One would assume that having been in a D/s relationship for a fair few years now I would have a good grasp on where I am with myself. Well the faux surprise is that I didn’t, until today. Missy and I have been discussing her needs and specific kinks that press her buttons, or more accurately she was trying to explain to me in terms that I would understand. You see kinks are not clear-cut inanimate objects are they? They are more fluid and darker, like a deep pond It was during this swim through the kinky waters that missy announced that she really didn’t know what my kinks were. She knows what we do, but where does the kinky and pervy line get drawn with me?
I had to admit that I had not really thought about it and most of my time is spent enjoying myself doing things to get her off. Now before that frown on your forehead becomes permanent, I know, I’m not emotionally intelligent. I never have been, in fact I have never taken the time to carry out any mental self-examination. I did once write about issues I face and part of that is not knowing who I really am, and who I want to be.
So, what did I learn today in school, when walking the dog with missy?
- I like inflicting pain and want to make missy take more for my pleasure
- I am a closet pervert and some of my thoughts are really fucked up!

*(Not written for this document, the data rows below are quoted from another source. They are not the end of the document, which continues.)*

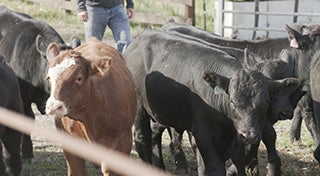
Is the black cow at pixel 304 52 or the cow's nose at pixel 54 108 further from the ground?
the cow's nose at pixel 54 108

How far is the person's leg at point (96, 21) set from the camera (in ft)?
30.9

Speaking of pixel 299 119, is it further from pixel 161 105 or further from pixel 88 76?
pixel 88 76

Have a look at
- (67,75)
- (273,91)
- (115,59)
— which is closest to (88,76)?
(67,75)

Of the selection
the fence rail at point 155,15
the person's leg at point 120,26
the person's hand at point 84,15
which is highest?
the person's hand at point 84,15

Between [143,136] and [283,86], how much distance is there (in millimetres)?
2084

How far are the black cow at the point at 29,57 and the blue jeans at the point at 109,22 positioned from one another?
42.6 inches

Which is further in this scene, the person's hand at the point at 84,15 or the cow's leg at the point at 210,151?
the person's hand at the point at 84,15

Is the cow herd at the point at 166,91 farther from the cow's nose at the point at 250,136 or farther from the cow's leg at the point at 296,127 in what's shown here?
the cow's leg at the point at 296,127

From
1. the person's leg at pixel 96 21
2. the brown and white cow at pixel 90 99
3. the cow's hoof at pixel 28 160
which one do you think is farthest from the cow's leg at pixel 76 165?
the person's leg at pixel 96 21

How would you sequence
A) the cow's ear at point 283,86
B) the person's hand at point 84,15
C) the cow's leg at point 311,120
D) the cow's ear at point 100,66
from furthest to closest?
1. the person's hand at point 84,15
2. the cow's leg at point 311,120
3. the cow's ear at point 283,86
4. the cow's ear at point 100,66

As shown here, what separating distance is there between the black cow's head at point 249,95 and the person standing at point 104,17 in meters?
3.59

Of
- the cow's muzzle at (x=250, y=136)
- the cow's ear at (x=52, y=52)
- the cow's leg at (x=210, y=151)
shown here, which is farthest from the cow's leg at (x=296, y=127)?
the cow's ear at (x=52, y=52)

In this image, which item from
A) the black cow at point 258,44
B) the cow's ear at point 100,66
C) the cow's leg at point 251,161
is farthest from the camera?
the black cow at point 258,44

- Restraining missy makes me want to do bad things to her
- I like putting needles through her skin
- I would like to cut her
- I’ll end it there before an arrest warrant is produced…..but there is more.
You see, I’ve never expressed those thoughts. Again, I know, don’t throw things at me, I’m an only child who is a bit insula! However, I’m out of the closet, of sorts. I see myself slightly different today and missy certainly does. Being spanked is one thing, knowing the spanker has a hard on because of it changes the whole show! The year 2020 might be the year of the Rat for the Chinese, but for me it’s the year of the enlightened!